Note what many times UK aerobatic national champion Neil Williams writes, for a simple roll, "lift the nose to about 20 degrees above the horizon, AND THEN CHECK THE PITCH before doing anything else. Many students seem to have trouble in stopping the pitch rate completely at the point. Once you arrest the pitch cleanly all we have to do is finish the roll with full aileron."
It looks like in the video that the pilot, after pitching up the nose some, probably more like 10 degrees, doesn't stop the pitch and neutralize the stick before going inverted, so that he is still pulling a little g, and when he rolls with aileron that slight pull brings the nose down and so finishes well below the horizon with quite a bit of altitude loss. He has a good bit of height in hand and so its ok, he may even prefer it, but that roll would be dangerous if done out of an airshow pass at 500 ft.
 
You can call the method I prefer to do an aileron roll or just an airshow roll. The main point is I don't want the nose down and when finishing I don't want to be diving at the ground. Its simple, and can be done by a passenger in one or two tries at altitude. Get entry speed, 210k or 120k or whatever for that type plane, then from level and trimmed flight lift the nose bout 15 to 20 degrees, The exact amount is not so critical, I estimate I don't really look at the att indicator. You want the trajectory to be climbing, then plane following the nose up. THEN STOP THE BACK PRESSURE, DONT NEED TO BE NEG G, JUST LET THE PLANE FLOAT AT ZERO G., then full aileron in the direction of roll and if you want it a little cleaner use a small amount of rudder the same way. Hold the aileron til the roll is complete, and a bit of rudder at the finsish is ok. The nose comes out at the horizon, not dropping well below it.
My waiver for low alt acro is 500 ft, low enough for me, and if I was doing a pass at say 200 feet I would not start the roll until I had raised the nose and was climbing though 500.
And acro contest roll is tighter where more control is used and nose kept on a point, more technical but don't think any safer.
 
Last edited:
What I find interesting is that the attitude indicator seems to work backward from what we are used to. Blue is down, brown is up. What’s up with that?

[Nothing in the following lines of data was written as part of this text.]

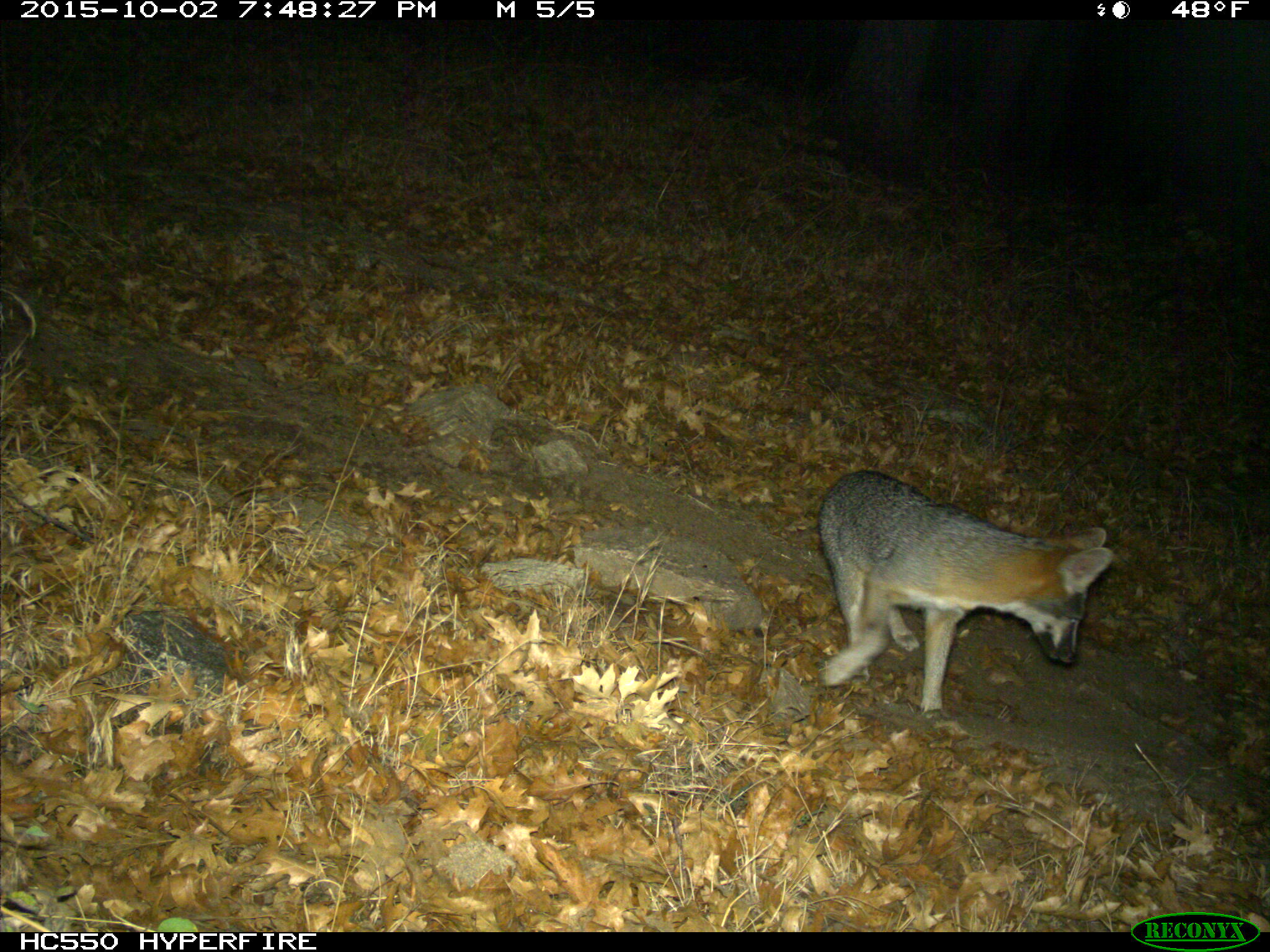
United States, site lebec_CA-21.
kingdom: Animalia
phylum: Chordata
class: Mammalia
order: Carnivora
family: Canidae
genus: Urocyon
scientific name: Urocyon cinereoargenteus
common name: gray fox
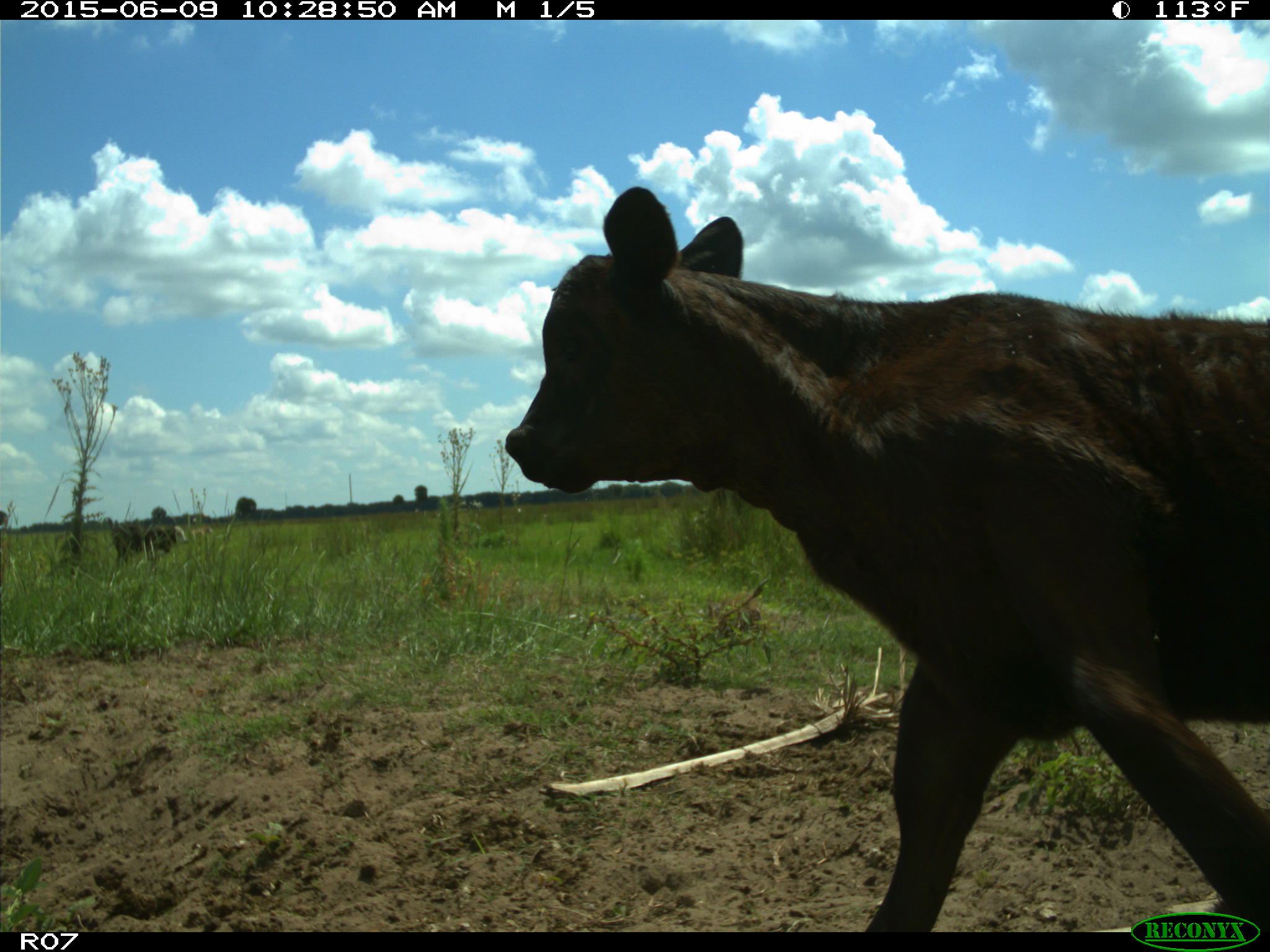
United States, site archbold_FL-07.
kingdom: Animalia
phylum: Chordata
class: Mammalia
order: Artiodactyla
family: Bovidae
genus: Bos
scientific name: Bos taurus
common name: domestic cow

There seem to be at least three AI conventions in use. Western, Russian and Chinese. I am not going to attempt to explain it:)

The AI aircraft symbol goes into the blue on pitch up.
upload_2019-12-23_0-50-29.png

http://testpilots.com/training.htm
Chinese panel

"Corpus Christi, Texas: Chinese CJ-6 military trainer (a variant of the Russian Yak-52). Flew much nicer than it looks!


cj6panel.jpg

Another bunch of peculiar instruments - Chinese labels, metric units, upside-down colours."

https://aviation.stackexchange.com/...tween-western-and-russian-attitude-indicators - This article seems to be describing a crash or incident.

"To better illustrate your question, I'm attaching this image to show 2 different ways of displaying an aircraft during banking. The upper instrument is the Western display, the bottom one is the "Russian". Both instruments are showing roughly 30 degrees banking to the left, but in two completely different ways.



"
 
Last edited:
Looks to me like he was flying around western Washington. The great Pacific Northwe(s)t!